Gezeigter Text —
# direktkopie und image funktioniert nicht!



## HannesHase (27. Januar 2002)

also ich habe ein lg-cdrw und ein teac-cd laufwerk! beide sind jeweils als master angeschlossen. unter winoncd funktioniert eine iso-kopie problemlos, aber sobald ich eine cd kopieren möchte bleibt er beim "untersuchen von track 1" hängen. naja dann hab ich mal ne kopie mit image ausprobiert, gleiches problem. dann dachte ich mir es könnte an der software lieden und ich habs mit nero und clonecd probiert. beide male wieder dieses problem! naja dann hab ich mal versucht ein image von der cd im cdrw laufwerk versucht, weil ich dachte es könnte am cd-rom laufwerk liegen. aber auch hier blieb er bei der untersuchung von track 1 hängen.

ich weiß nicht woran das liegt und wie man das beheben könnte! kann mir da jemand weiterhelfen??

Datenteil —
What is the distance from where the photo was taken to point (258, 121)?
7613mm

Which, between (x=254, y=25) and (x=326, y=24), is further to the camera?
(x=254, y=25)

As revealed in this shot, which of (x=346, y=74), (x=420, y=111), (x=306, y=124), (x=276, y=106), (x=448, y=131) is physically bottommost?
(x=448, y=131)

* * *

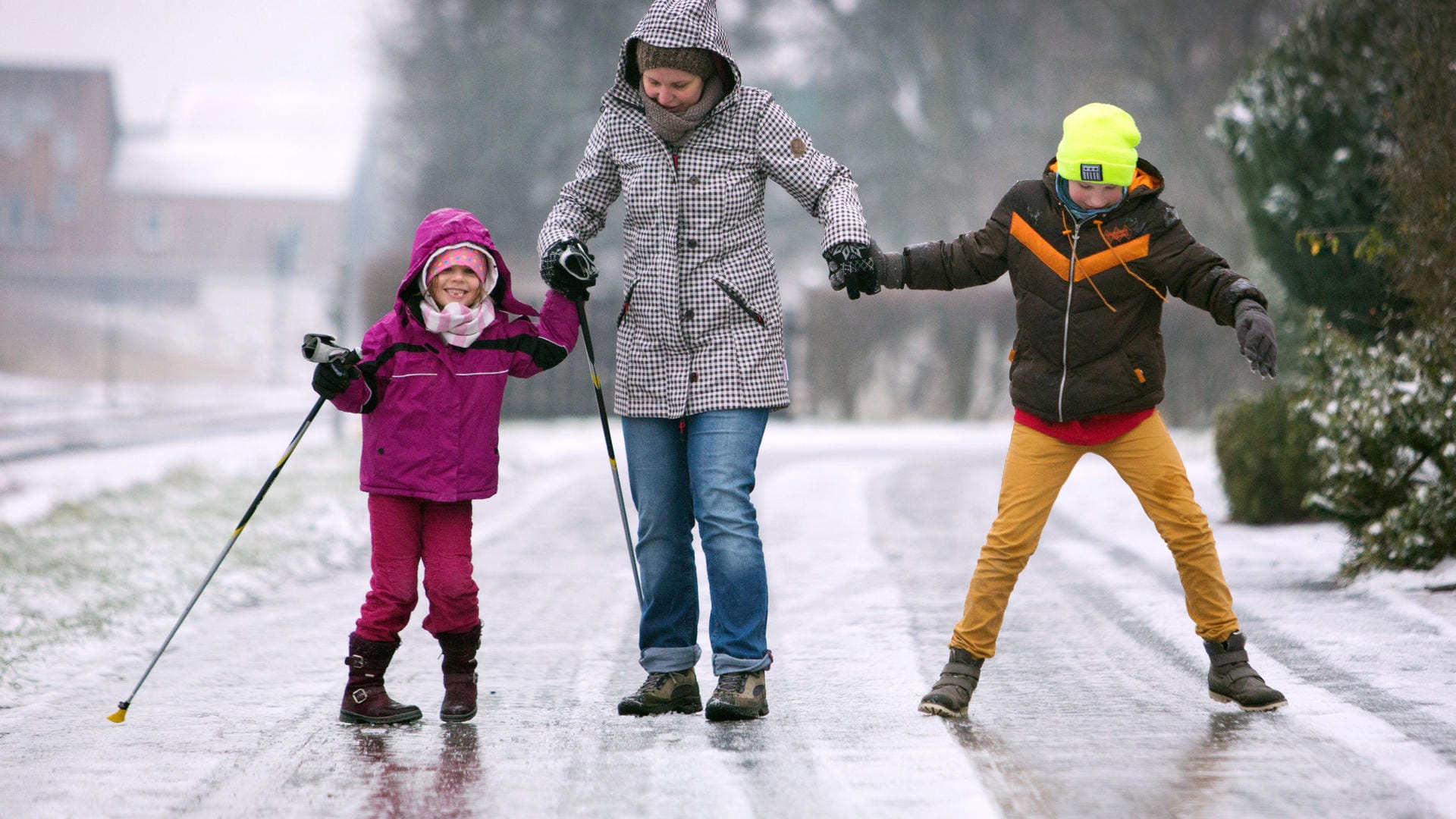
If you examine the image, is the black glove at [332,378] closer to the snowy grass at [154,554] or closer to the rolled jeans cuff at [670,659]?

...

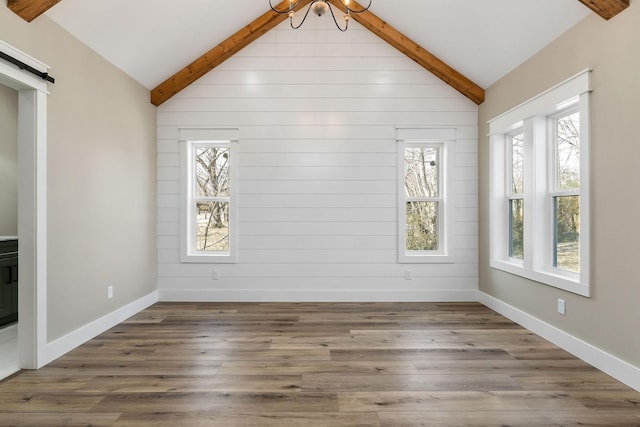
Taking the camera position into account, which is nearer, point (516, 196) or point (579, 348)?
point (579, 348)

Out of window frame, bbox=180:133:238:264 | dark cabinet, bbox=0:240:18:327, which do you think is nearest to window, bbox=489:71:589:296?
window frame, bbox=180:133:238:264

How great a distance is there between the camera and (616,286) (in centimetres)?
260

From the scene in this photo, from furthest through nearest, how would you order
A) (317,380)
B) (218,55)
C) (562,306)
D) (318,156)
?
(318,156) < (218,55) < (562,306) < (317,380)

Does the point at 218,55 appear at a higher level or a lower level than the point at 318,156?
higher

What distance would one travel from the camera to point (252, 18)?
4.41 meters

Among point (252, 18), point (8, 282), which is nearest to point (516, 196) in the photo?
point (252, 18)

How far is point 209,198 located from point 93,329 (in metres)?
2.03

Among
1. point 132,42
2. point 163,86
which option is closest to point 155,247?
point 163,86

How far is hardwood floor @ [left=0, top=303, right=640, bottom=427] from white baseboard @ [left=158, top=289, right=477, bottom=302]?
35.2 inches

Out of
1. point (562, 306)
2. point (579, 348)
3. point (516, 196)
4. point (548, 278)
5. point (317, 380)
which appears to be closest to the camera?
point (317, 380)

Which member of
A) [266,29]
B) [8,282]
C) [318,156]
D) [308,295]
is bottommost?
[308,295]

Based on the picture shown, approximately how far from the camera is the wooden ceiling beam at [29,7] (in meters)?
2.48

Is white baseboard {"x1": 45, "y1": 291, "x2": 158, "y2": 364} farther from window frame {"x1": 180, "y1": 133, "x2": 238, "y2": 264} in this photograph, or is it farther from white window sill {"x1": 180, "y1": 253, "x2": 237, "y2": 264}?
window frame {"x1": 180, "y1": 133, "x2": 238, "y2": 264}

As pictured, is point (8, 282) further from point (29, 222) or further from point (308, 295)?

Schriftliche Aufgabe 1 — Nenne alle Programme, die im Forenbeitrag zum Kopieren von CDs zum Kopieren verwendet werden.
Schriftliche Aufgabe 2 — Gib in den Datensätzen den Abschnitt von der Zeile mit „What distance would“ bis einschließlich der Zeile mit „35.2 inches“ als Markdown-Tabelle mit den Spalten „Nr.“ und „Zeile“ aus, wobei Leerzeilen entfallen.

Aufgabenlösung 1 — winoncd, nero, clonecd

Aufgabenlösung 2 —
| Nr. | Zeile |
|---|---|
| 1 | What distance would one travel from the camera to point (252, 18)? |
| 2 | 4.41 meters |
| 3 | Among point (252, 18), point (8, 282), which is nearest to point (516, 196) in the photo? |
| 4 | point (252, 18) |
| 5 | How far is point 209,198 located from point 93,329 (in metres)? |
| 6 | 2.03 |
| 7 | Among |
| 8 | 1. point 132,42 |
| 9 | 2. point 163,86 |
| 10 | which option is closest to point 155,247? |
| 11 | point 163,86 |
| 12 | How far is hardwood floor @ [left=0, top=303, right=640, bottom=427] from white baseboard @ [left=158, top=289, right=477, bottom=302]? |
| 13 | 35.2 inches |